Published Jan 12, 2012
mingez
238 Posts
Hello all,
I'm transitioning over to my true love from acute rehab to my true love, psychiatric nursing. But recently I've been approached by some recruiters to to consider addictions nursing. At first, I blew it off, but after a bit of research and positive accounts, my interest has piqued.
So my question to any of you who have experience in both fields:
What are some of the differences, similarities, pro's and con's comparing the 2 areas. I know there's a lot of crossover between the 2, as addictions/CD nursing is within the psych realm of nursing...
I just wanted to get some opinions about what you think of each area.
Thanks!
(also posted in "psych nursing" forum)
fawnsternurse
211 Posts
Hello,
Personally I have worked both and enjoy both.
There was a time when I worked in Psychiatry and didn't really like addictions. But as a result of many factors I took a travel position in Addictions and saw that I really enjoyed it and had a good rapport with the patients.
Now personally I would rather work in addictions but because I have been a travel RN I work in whatever area that presents a travel /temp job.
I think there is a lot of crossover because many people who suffer from addictions are really self medicating for mental health issues, either diagnosed or undiagnosed.
So we are bound to see both problems in both realms.
Daisy86
21 Posts
I have mainly worked with psych nursing and a little bit of addiction. I love the psych but not exactly crazy about the addiction nursing. You have to have A LOT of patients and be able to tolerate some very manipulative people with the addiction side. Its all about personal choice tho:)
tom7044
37 Posts
I work in a free standing, 20 bed detoxification facility. We also do crisis stabilization for some patients that have mental health problems. the majority of our clients are acutely withdrawing form alcohol and/or opiates. We use a Valium protocol for the alcoholic clients and a Suboxone protocol for the opiate clients. In this detoxification unit you have to have very good medical/ physical assessment skills. Some RNs that have a psych nursing background only do not have these skills and need to develop them rather rapidly. Nurses that come from a medical surgical background do not always have the psych skills like managing a behavioral emergency or suicide risk assessments. The area that I see as the most deficient for many nurses is the lack of knowledge of personality disorders and their role in substance abuse and chemical dependency detoxification and treatment.So i encourage you, if you have not done so already, take an in-depth physical assessment class that offers hands on learning experiences and classes in personality disorders and suicide risk assessment. I have worked in most all specialty areas of nursing and this is the most challenging and rewarding of them for for me. I wish you the best of everything in your new position and keep on learning all of the time.
Thanks for responding. So is it the manipulation you don't like? Because in my unit, there are some very manipulative people.
It's nice to run in to a nurse that loves psych as well.
Thanks for your response! It's nice to find your niche. I have to admit that having an interest in psych, but having worked in a medical area is what made me consider addictions nursing. The combination of the two is enticing. I ended up getting hired in an acute admissions unit at a state psych facility which was my #1 choice on my short list...so we'll see a little bit of that, but not to the extent that a CD unit would.
Thanks again!
You are most welcome anything I can share with you in the future please let me know.
Miss Peggy
2 Posts
Hi, Tom
I work in a small (34 bed) all male MI/CD inpatient treatment facility, although only 3 beds are dedicated to detox. We use Librium for ETOH and suboxone for opiates. We are increasingly getting clients who have used bath salts, plant food and K2. There is no clear protocol for these new drugs, and yet we are becoming inundated with them. Any guidance you can offer?

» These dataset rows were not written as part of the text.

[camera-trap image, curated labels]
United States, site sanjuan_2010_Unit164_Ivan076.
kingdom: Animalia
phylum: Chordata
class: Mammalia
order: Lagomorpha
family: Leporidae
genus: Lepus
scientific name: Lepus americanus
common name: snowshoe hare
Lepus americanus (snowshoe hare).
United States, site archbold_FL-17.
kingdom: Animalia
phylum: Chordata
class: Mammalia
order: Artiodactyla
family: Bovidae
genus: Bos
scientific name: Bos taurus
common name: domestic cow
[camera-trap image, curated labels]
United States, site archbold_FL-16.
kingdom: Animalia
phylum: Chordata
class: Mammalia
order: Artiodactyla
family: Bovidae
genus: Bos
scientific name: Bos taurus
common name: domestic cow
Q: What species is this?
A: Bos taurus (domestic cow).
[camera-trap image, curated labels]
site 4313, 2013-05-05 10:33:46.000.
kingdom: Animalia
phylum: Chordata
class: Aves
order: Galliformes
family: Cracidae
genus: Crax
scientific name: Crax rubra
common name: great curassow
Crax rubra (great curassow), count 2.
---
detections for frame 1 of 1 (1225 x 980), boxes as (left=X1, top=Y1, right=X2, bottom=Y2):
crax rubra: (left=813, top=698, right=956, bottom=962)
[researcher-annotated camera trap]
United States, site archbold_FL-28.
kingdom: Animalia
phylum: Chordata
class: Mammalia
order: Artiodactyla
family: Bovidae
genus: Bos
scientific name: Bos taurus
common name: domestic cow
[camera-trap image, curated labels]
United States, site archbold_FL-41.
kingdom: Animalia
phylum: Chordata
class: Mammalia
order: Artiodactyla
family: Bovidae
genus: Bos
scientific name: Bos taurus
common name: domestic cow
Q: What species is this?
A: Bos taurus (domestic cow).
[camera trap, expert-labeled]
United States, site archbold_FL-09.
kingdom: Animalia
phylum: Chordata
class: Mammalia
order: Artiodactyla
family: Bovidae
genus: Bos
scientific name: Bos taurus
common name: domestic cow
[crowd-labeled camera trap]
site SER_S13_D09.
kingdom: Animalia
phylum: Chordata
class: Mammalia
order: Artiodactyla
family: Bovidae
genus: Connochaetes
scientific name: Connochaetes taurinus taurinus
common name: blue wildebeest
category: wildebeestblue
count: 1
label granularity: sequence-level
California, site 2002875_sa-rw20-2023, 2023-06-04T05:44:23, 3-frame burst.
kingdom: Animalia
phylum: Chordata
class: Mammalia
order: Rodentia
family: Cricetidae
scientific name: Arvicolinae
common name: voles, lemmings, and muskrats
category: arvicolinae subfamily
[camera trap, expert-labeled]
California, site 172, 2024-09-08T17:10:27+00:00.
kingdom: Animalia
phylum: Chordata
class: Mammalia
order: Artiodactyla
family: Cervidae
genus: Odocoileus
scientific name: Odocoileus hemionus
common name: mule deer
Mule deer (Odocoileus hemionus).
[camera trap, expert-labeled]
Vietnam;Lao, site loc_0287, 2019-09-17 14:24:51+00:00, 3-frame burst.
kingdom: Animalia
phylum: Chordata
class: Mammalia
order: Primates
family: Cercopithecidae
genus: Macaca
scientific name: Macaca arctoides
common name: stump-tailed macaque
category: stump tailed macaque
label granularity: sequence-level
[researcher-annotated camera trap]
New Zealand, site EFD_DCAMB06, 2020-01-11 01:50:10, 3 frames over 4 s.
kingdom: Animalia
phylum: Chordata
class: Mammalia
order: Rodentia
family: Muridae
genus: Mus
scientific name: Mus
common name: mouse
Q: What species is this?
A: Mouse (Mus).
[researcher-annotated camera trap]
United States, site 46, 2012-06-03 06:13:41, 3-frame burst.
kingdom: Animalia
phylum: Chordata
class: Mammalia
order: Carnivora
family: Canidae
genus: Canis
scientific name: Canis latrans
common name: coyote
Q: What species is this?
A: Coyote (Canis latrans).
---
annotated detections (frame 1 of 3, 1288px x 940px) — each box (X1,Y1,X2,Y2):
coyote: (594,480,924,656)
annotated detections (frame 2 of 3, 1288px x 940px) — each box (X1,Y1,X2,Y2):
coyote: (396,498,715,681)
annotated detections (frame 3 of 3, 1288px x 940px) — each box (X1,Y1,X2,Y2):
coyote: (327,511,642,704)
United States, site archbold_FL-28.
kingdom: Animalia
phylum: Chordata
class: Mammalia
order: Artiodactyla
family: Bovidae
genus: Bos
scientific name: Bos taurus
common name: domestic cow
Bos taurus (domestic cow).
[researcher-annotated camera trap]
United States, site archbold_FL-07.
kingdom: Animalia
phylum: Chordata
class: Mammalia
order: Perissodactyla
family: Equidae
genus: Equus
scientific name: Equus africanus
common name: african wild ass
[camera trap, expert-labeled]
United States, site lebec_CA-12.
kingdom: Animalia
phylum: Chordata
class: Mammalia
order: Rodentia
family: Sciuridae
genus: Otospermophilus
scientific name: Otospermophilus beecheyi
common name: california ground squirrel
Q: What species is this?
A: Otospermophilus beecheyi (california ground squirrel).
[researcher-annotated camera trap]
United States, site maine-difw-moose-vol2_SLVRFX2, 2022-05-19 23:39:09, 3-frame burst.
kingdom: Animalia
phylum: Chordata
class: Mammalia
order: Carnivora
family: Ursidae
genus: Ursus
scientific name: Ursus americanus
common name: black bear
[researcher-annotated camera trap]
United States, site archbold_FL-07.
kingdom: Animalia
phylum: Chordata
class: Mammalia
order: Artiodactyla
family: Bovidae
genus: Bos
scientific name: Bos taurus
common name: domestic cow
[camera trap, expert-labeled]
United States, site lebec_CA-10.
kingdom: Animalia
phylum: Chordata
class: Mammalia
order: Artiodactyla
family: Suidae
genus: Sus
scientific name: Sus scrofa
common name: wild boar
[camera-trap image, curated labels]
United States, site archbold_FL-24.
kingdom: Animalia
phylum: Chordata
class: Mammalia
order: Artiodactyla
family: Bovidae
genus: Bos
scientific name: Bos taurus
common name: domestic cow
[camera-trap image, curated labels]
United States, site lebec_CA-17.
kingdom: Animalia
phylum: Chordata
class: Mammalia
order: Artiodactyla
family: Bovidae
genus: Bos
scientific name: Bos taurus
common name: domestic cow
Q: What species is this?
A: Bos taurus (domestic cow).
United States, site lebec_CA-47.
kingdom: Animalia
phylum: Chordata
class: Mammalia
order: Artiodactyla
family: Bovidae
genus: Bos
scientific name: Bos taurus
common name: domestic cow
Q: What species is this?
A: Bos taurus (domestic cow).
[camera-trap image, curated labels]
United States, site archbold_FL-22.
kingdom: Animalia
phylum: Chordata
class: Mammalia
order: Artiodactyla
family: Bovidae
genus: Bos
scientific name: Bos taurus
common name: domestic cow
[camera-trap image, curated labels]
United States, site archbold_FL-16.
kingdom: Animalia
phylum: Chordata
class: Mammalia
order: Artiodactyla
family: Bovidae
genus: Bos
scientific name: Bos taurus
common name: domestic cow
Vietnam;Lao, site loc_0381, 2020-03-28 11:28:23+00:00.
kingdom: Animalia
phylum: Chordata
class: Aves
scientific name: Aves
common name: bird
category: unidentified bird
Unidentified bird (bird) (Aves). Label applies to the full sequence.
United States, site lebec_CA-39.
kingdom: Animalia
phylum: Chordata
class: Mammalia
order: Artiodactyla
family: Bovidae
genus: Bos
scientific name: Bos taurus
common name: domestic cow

Also, our current population is increasingly requesting their PRN anxiety meds. Ordinarily, we try to increase their awareness to take their meds prior to a full blown anxiety/panic attack and encourage being pro-active, but a few of the guys are simply med-seeking. My nurses seem to be handing out pills instead of doing a real assessment. How do you assess for anxieity? We take vitals and practice breathing techniques, but I'd be very interested if you had more to add.
srwilkinson2002
16 Posts
I don't want to sound like I am only interested in money, but I have to ask. Is there a pay difference between the two?
Curious to know how it is going? I have been working acute care nursing for about 4 years now. I am a float so I work on just about every unit in the hospital except womans and children's units. I have found little satisfaction in my work, and have always had a soft spot in my heart for psych but have never excepted a pysch position.